O assassinato que transformou o Parque Ecológico Ezechias Heringer, no Guará, em símbolo de violência extrema completa um ano nesta terça-feira (13/1) sem condenação definitiva dos responsáveis. Em 13 de janeiro de 2025, Thalita Marques Berquó Ramos, 36 anos, foi morta e esquartejada dentro da unidade de conservação, em um crime que chocou o Distrito Federal e expôs, de forma contundente, a fragilidade da presença do Estado em áreas públicas da cidade.
O parque, que deveria cumprir funções ambientais, esportivas e comunitárias, acabou associado a um cenário de abandono, ocupações irregulares e ausência de fiscalização. Foi nesse contexto que ocorreu o crime: Thalita teve a cabeça e as pernas arrancadas e descartadas em um córrego dentro do parque, enquanto o tronco foi enterrado na área verde. Dias depois, partes do corpo foram localizadas na Estação de Tratamento de Esgoto da Caesb, no Setor de Clubes Esportivos Sul, evidenciando a gravidade da violência iniciada no Parque do Guará.
Passados doze meses, o avanço do calendário contrasta com a lentidão da resposta judicial. Para a família da vítima, a dor permanece aberta, agravada pela sensação de impunidade. “Há um ano, minha sobrinha foi brutalmente assassinada, e seguimos aguardando que a justiça cumpra seu papel”, afirmou Gláucia Berquó, tia de Thalita.
As investigações da Polícia Civil do Distrito Federal apontaram que, no dia do crime, Thalita esteve em uma invasão dentro do parque para comprar drogas.
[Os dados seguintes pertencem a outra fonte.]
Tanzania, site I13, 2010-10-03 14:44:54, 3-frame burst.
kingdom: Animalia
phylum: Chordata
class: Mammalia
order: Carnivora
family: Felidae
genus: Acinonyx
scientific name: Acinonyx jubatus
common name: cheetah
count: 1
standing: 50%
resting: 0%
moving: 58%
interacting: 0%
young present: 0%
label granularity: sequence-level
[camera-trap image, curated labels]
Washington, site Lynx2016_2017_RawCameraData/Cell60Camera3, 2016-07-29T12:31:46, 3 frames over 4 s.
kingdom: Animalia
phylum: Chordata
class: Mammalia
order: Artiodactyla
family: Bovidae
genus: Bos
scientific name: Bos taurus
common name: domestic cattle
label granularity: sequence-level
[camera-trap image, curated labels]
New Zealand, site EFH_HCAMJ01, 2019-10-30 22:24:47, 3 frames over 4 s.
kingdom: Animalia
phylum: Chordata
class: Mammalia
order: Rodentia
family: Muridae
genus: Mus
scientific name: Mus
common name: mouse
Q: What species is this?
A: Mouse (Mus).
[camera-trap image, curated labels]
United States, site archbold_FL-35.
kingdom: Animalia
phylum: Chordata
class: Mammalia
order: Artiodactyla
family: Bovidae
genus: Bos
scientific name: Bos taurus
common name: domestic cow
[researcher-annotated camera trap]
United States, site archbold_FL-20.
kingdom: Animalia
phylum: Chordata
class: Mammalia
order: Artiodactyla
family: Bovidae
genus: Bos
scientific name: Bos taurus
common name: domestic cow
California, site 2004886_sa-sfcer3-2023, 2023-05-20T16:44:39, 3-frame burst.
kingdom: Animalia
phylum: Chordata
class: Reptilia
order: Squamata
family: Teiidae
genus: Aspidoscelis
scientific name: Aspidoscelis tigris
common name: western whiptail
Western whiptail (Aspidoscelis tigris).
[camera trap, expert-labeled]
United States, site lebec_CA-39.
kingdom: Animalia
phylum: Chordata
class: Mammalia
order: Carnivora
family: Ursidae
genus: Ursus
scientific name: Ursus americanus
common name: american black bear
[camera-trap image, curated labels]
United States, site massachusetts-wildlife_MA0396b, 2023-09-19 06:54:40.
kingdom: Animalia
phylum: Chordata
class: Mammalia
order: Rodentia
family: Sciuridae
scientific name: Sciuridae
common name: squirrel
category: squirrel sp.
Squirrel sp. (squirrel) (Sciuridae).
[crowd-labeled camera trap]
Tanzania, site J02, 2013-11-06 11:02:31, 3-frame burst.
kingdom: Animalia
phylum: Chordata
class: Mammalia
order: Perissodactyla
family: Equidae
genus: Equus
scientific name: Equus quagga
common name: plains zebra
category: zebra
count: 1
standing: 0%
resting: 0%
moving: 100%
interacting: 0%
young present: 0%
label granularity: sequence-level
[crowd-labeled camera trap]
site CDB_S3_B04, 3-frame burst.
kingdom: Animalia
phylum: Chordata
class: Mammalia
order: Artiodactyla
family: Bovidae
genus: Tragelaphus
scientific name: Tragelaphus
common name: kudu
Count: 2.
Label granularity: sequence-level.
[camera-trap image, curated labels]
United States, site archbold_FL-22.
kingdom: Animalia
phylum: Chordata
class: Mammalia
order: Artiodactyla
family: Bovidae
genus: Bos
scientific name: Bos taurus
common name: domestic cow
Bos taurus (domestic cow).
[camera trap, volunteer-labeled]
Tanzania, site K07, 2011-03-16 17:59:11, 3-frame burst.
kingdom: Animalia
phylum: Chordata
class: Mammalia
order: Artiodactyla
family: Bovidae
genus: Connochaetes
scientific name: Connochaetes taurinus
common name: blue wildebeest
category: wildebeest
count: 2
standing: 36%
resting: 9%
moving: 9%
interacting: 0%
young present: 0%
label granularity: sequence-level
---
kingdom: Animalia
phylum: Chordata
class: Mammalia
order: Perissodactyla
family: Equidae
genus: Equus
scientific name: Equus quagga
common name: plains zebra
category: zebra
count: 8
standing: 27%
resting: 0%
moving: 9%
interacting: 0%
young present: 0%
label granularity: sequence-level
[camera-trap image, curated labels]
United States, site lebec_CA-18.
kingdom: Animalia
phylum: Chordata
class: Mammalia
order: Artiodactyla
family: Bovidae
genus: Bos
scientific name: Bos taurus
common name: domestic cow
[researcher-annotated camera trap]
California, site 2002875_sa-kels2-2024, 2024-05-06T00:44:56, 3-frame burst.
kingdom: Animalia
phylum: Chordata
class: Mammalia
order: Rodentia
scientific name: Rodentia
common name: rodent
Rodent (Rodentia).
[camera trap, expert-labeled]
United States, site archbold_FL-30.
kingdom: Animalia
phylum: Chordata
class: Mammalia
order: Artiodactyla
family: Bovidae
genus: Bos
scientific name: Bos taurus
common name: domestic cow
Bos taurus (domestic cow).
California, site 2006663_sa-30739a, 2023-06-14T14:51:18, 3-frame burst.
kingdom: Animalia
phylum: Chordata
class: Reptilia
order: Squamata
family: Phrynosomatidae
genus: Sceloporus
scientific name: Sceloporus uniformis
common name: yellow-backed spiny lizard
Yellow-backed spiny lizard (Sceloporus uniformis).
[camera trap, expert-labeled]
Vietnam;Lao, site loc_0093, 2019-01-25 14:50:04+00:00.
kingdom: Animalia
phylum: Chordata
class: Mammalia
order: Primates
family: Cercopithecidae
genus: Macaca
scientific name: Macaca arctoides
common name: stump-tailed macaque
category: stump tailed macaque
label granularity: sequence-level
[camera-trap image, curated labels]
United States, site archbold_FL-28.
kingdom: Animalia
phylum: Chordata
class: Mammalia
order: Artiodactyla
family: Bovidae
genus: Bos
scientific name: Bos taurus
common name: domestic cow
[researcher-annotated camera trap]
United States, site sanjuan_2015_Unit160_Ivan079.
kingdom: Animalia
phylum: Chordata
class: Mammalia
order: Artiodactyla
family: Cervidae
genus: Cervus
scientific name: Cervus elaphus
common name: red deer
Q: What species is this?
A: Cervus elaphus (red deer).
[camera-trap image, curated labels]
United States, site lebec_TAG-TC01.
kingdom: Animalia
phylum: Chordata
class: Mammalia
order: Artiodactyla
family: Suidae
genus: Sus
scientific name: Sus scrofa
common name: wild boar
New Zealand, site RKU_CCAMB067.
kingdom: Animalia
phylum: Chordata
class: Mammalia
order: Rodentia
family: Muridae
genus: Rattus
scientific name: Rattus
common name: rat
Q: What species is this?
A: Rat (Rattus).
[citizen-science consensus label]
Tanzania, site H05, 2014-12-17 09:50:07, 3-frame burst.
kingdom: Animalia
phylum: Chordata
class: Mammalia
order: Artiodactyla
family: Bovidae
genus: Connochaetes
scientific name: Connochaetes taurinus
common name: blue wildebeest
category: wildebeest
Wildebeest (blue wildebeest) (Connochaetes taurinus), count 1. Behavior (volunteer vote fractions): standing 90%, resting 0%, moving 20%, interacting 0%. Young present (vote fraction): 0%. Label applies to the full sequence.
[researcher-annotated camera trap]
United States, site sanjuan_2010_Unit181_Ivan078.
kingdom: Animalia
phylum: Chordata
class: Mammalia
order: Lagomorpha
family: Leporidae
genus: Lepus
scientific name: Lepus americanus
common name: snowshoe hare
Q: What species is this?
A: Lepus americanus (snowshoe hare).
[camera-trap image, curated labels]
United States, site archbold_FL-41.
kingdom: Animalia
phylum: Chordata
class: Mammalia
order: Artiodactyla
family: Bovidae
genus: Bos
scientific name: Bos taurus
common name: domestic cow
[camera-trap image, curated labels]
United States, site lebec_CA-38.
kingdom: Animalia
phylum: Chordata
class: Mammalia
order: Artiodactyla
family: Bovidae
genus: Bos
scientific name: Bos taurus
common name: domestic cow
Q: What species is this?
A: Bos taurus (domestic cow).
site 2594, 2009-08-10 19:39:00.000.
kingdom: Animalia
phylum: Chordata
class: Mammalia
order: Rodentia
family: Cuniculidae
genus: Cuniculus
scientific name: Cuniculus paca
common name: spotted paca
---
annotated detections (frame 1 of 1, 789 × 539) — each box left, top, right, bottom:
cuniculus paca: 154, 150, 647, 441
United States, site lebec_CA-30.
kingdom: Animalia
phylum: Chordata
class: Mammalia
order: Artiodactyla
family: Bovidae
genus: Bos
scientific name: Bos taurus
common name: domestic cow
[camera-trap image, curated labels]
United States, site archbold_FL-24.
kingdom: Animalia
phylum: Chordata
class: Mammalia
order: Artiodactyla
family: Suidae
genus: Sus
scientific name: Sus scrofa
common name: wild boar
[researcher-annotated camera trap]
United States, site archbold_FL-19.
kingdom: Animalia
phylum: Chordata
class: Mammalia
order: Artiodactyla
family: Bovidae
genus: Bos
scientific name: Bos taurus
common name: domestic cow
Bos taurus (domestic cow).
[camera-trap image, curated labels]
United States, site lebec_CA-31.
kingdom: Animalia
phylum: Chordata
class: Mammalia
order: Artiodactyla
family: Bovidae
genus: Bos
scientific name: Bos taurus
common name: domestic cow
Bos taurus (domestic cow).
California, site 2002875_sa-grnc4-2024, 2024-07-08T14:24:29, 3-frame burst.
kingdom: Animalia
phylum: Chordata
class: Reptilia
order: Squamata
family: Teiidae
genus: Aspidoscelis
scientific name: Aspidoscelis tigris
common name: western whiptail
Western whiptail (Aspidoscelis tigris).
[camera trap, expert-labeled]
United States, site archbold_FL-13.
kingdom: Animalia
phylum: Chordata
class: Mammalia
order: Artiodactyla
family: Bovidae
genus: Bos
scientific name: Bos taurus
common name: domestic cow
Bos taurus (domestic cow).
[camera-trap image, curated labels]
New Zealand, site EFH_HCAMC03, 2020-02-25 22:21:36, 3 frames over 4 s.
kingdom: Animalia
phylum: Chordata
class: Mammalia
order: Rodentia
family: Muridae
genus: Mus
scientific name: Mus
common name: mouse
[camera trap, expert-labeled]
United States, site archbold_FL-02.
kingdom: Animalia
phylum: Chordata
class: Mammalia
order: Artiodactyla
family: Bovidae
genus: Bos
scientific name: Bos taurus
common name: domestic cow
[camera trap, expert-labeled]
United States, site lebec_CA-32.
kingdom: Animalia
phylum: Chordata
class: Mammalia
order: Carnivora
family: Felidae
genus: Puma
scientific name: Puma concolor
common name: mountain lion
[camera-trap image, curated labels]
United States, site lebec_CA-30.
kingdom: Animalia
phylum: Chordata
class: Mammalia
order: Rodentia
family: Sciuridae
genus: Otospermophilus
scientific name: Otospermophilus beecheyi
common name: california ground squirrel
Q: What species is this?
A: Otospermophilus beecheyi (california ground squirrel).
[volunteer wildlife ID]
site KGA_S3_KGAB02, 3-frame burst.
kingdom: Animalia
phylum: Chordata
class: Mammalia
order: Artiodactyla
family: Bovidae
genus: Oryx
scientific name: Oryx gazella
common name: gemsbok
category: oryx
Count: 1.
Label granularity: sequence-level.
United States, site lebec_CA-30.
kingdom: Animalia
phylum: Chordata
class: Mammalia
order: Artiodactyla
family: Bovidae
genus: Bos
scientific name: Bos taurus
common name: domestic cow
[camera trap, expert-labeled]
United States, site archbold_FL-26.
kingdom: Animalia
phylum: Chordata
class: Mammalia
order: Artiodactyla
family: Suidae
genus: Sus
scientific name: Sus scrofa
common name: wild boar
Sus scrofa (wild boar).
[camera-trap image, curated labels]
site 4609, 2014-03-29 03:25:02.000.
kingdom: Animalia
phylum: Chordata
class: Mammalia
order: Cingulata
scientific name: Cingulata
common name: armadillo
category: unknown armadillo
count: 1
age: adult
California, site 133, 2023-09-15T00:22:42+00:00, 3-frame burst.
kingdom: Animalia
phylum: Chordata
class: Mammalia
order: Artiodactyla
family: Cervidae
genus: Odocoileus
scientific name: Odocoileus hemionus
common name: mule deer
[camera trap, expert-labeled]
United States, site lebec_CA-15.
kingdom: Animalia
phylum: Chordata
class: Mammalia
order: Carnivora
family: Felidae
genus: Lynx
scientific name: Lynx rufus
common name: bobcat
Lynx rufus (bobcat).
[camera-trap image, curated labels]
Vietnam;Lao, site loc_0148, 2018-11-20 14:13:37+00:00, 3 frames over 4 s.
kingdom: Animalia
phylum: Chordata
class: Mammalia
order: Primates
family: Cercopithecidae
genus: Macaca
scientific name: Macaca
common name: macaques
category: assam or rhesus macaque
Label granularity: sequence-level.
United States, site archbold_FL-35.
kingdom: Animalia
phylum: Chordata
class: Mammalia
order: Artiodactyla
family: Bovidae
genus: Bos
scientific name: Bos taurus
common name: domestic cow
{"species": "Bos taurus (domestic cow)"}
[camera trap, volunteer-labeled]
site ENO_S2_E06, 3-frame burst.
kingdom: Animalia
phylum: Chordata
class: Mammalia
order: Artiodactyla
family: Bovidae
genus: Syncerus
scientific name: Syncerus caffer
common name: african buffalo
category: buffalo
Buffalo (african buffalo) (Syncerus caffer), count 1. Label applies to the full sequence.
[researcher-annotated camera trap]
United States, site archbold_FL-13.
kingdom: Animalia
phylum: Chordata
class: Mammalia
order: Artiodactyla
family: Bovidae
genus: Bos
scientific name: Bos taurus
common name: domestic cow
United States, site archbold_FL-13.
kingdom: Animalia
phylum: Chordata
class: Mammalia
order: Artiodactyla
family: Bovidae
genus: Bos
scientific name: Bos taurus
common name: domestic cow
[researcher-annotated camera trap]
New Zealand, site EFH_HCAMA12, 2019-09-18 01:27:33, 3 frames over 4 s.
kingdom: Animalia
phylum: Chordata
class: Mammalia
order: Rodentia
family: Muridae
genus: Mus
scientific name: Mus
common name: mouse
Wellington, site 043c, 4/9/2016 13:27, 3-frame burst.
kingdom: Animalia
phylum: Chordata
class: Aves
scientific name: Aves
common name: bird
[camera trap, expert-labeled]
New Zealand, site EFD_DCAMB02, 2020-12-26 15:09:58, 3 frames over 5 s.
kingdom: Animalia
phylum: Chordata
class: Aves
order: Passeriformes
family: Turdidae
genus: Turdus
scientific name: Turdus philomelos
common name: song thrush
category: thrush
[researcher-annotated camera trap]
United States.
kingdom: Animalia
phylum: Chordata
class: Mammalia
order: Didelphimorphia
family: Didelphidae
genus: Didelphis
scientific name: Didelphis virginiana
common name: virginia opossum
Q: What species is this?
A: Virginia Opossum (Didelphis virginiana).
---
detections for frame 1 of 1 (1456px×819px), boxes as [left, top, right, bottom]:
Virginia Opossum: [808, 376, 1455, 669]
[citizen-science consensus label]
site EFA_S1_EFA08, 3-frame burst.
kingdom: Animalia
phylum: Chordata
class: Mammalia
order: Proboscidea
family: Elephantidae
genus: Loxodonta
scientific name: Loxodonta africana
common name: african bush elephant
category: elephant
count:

Após um desentendimento, ela teria sido morta por João Paulo Teixeira da Silva e dois adolescentes. João Paulo está preso desde março de 2025 e responde por homicídio qualificado, ocultação de cadáver e corrupção de menores. O julgamento pelo Tribunal do Júri está previsto para março deste ano. Os adolescentes respondem por ato infracional análogo a homicídio e ocultação de cadáver; um deles recebeu regime de semiliberdade, decisão que gerou forte indignação entre familiares e amigos da vítima.
Além da dimensão criminal, o caso reacende o debate sobre a situação do Parque Ecológico do Guará. Mesmo sendo uma área de proteção ambiental, o espaço convive há anos com degradação, falta de políticas permanentes de segurança, vulnerabilidade social e abandono institucional. Para moradores e frequentadores, o crime não foi um fato isolado, mas consequência direta da negligência contínua com o território.
Como forma de preservar a memória de Thalita e cobrar justiça, a família organiza nesta terça-feira uma homenagem no Bosque da Memória, em Águas Claras. O ato simboliza não apenas o luto, mas também a exigência de responsabilização e de mudanças concretas para que espaços públicos deixem de ser tratados como áreas esquecidas pelo poder público.
Um ano depois, o Parque do Guará segue marcado não apenas pela tragédia que ali ocorreu, mas pela ausência de respostas efetivas. A pergunta que permanece é se a cidade será capaz de transformar memória e indignação em justiça e ação concreta — ou se o crime será apenas mais um capítulo doloroso da longa história de abandono dos espaços públicos do Distrito Federal.